The tentative week-by-week schedule is here.

PIAZZA

You can register in the course's PIAZZA page via Canvas.

WebWork

In order to complete the WebWork quizzes you need to register via Canvas: go to the course Canvas page, click on Assignments, then on WebWork Link, and finally click on Load WebWork Link on a new window. This is a necessary step (don't shoot the messenger!) but you only need to do this once.

Weekly reading and other resources

This is a list of strongly recommended pre-class reading. [JWHT13] and [HTF09] indicate two of the reference books listed below.
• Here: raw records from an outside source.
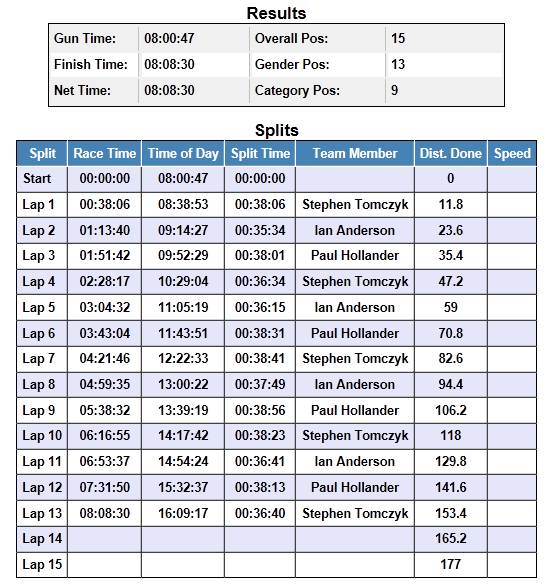 Results

| Gun Time: | 08:00:47 | Overall Pos: | 15 |
|---|---|---|---|
| Finish Time: | 08:08:30 | Gender Pos: | 13 |
| Net Time: | 08:08:30 | Category Pos: | 9 |

Splits

| Split | Race Time | Time of Day | Split Time | Team Member | Dist. Done | Speed |
|---|---|---|---|---|---|---|
| Start | 00:00:00 | 08:00:47 | 00:00:00 | | 0 | |
| Lap 1 | 00:38:06 | 08:38:53 | 00:38:06 | Stephen Tomczyk | 11.8 | |
| Lap 2 | 01:13:40 | 09:14:27 | 00:35:34 | Ian Anderson | 23.6 | |
| Lap 3 | 01:51:42 | 09:52:29 | 00:38:01 | Paul Hollander | 35.4 | |
| Lap 4 | 02:28:17 | 10:29:04 | 00:36:34 | Stephen Tomczyk | 47.2 | |
| Lap 5 | 03:04:32 | 11:05:19 | 00:36:15 | Ian Anderson | 59 | |
| Lap 6 | 03:43:04 | 11:43:51 | 00:38:31 | Paul Hollander | 70.8 | |
| Lap 7 | 04:21:46 | 12:22:33 | 00:38:41 | Stephen Tomczyk | 82.6 | |
| Lap 8 | 04:59:35 | 13:00:22 | 00:37:49 | Ian Anderson | 94.4 | |
| Lap 9 | 05:38:32 | 13:39:19 | 00:38:56 | Paul Hollander | 106.2 | |
| Lap 10 | 06:16:55 | 14:17:42 | 00:38:23 | Stephen Tomczyk | 118 | |
| Lap 11 | 06:53:37 | 14:54:24 | 00:36:41 | Ian Anderson | 129.8 | |
| Lap 12 | 07:31:50 | 15:32:37 | 00:38:13 | Paul Hollander | 141.6 | |
| Lap 13 | 08:08:30 | 16:09:17 | 00:36:40 | Stephen Tomczyk | 153.4 | |
| Lap 14 | | | | | 165.2 | |
| Lap 15 | | | | | 177 | |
  • Week 1 (L1): Review of Linear Regression
    • Sections 2.1, 2.1.1, 2.1.2, 2.1.3, 2.2, 2.2.1 from [JWHT13]
    • Sections 2.4 and 2.6 from [HTF09].
  • Week 2 (L2/3): Goodness of Fit vs Prediction error, Cross Validation
    • Sections 5.1, 5.1.1, 5.1.2, 5.1.3 from [JWHT13]
    • Sections 7.1, 7.2, 7.3, 7.10 from [HTF09].
  • Week 3 (L4/5): Correlated predictors, Feature selection, AIC
    • Sections 6.1, 6.1.1, 6.1.2, 6.1.3, 6.2 and 6.2.1 from [JWHT13]
    • Sections 7.4, 7.5 from [HTF09].
  • Week 4 (L6/MT1): Ridge regression, LASSO, Elastic Net
    • Sections 6.2 (complete) from [JWHT13]
    • Sections 3.4, 3.8, 3.8.1, 3.8.2 from [HTF09]
  • Week 5 (L7/8): Elastic Net, Smoothers (Local regression, Splines)
    • Sections 7.1, 7.3, 7.4, 7.5, 7.6 from [JWHT13]
  • Week 6 (L9/10): Curse of dimensionality, Regression Trees
    • Sections 8.1, 8.1.1, 8.1.3, 8.1.4 from [JWHT13]
  • Week 7 (L11/MT2): Bagging
    • Sections 8.2, 8.2.1 from [JWHT13]
  • Week 8 (L12/13): Classification, LDA, LQA, Logistic Regression
    • Section 4.1, 4.2, 4.3, 4.4, 2.2.3 from [JWHT13]
  • Week 9 (L14/15): Trees, Ensembles, Bagging
    • Sections 8.1.2, 8.2.1 and 8.2.2 from [JWHT13]
  • Week 10 (L16/MT3): Random Forests
    • Sections 8.2.1 and 8.2.2 from [JWHT13]
  • Week 11 (L17/18): Boosting, Neural Networks?
    • Sections 8.2.3 from [JWHT13]
    • Sections 10.1 - 10.10 (except 10.7), 11.3 - 11.5, 11.7 from [HTF09]
  • Week 12 (L19/20): Unsupervised learning, K-means, model-based clustering
    • Sections 10.3 from [JWHT13]
    • Sections 13.2, 14.3 from [HTF09]
  • Week 13 (L21/L22): Hierarchical clustering, Principal Components, Multidimensional Scaling
    • Sections 10.2, 10.3 from [JWHT13]
    • Sections 8.5, 14.3, 14.5.1, 14.8, 14.9 from [HTF09]

Reference books

  • [JWHT13]: James, G., Witten, D., Hastie, T. and Tibshirani, R. An Introduction to Statistical Learning. 2013. Springer-Verlag New York

  • [HTF09]: Hastie, T., Tibshirani, R. and Friedman, J. The Elements of Statistical Learning. 2009. Second Edition. Springer-Verlag New York

  • [MASS]: Venables, W.N. and Ripley, B.D. Modern Applied Statistics with S. 2002. Fourth edition, Springer, New York.

Useful tools

  • R: This is the software we will use in the course. I will assume that you are familiar with it (in particular, that you know how to write your own functions and loops). If needed, there are plenty of resources on line to learn R.
  • RStudio: The IDE (integrated development environment) of choice for R. Not necessary, but helpful.
  • Jupyter Notebooks. "The Jupyter Notebook is an open-source web application that allows you to create and share documents that contain live code, equations, visualizations and narrative text." You can use these to interactively run and play with the lecture notes and the code to reproduce all the examples I use in class. This is not necessary, but may be helpful. There are two options to run notebooks: locally on your own computer or use a remote server:
    1. Follow the instructions here to install Jupyter on your laptop. You will also need to follow these instructions to install the R kernel for Jupyter.
    2. Alternatively, you can run the notebooks on the syzygy server. There are Julia, Python 2, Python 3, and R kernels available (although we will only use the R one). Sign in with your UBC CWL. Once you are logged in, use this link to clone this repository (STAT406) (including all notebooks) directly onto your syzygy home directory. You may will need to do this regularly throughout the Term.